Tanzimat Dönemi’ne kadar uyuşmazlıkların çözümü şerî mahkemeler tarafından yapılırken, Tanzimat Dönemi’nde Batı hukuku anlayışı da kabul edildiği için yeni mahkemeler de kurulmuştur. Klasik Osmanlı Dönemi mahkemelerinde tek hâkim kadı idi. Tanzimat Dönemi mahkemelerinde ise, gayrimüslim hâkimlerin de yer aldığı çok hâkimden oluşan ticaret mahkemeleri ve nizamiye mahkemeleri kurulmuştur. Bu mahkemeler ve çıkarılan yeni kanunların yanında, eski şerî mahkemeler ve kanunların da varlığını sürdürmesi, hukuk alanında ikili bir anlayışın ortaya çıkmasına ve çeşitli kargaşaların yaşanmasına sebep olmuştur.

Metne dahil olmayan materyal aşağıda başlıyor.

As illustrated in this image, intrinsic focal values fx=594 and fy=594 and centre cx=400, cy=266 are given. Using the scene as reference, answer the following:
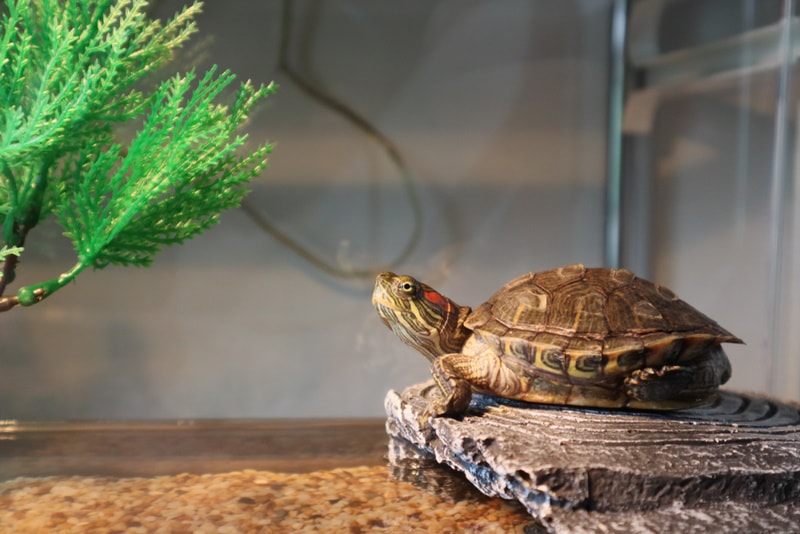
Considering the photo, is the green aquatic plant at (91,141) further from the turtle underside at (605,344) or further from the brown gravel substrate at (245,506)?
the turtle underside at (605,344)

Tanzimat Dönemi’nde yeni kurulan mahkemeler daha çok gayrimüslimlerin işine yaramıştır. Ticari davalarda avukatları ve tercümanları aracılığıyla kendilerini iyi savunan gayrimüslimler, hak arama konusunda Müslüman tüccarlardan daha başarılı olmuşlardır.

Osmanlı Devleti’nde anayasal düzene 23 Aralık 1876 tarihinde ilân edilen Kanun-i Esasi ile geçilmiştir. Mithat Paşa’nın başkanlığındaki komisyon tarafından hazırlanan bu anayasa, II. Abdülhamit tarafından kabul edilerek yürürlüğe girmiş, böylece Osmanlı Devleti meşruti monarşi ile yönetilmeye başlamıştır.

Osmanlı Devleti’nin ilk anayasası olan Kanun-i Esasi’nin ilân edilmesi üzerine, yasama yetkisi Şûra-yı Devlet gibi kurullardan alınarak Meclis-i Umumî’ye verilmiştir. Kanun-i Esasi’ye göre Osmanlı Devleti’nde yaşayan bütün unsurlar din ve mezhep farkı gözetilmeksizin Osmanlı vatandaşı olarak kabul edilmiş ve Osmanlı tebaasının hakları anayasal güvence altına alınmıştır. Bu Anayasa; ırk, dil ve din anlayışına göre değil, hukuki vatandaşlık anlayışına göre hazırlanmıştır.

Şahsi hürriyetler, din, vicdan ve eğitim hürriyetleri gibi haklar eşitlik esasına göre düzenlenmiş; “Bütün Osmanlı vatandaşları kanun önünde haklar ve ödevler bakımından eşittir.” ilkesi benimsenmiştir. Mahkemelerin herkese açıklığı ilkesi kabul edilmiş, kişi dokunulmazlığı da getirilerek temel hak ve hürriyetler yasal güvence altına alınmıştır.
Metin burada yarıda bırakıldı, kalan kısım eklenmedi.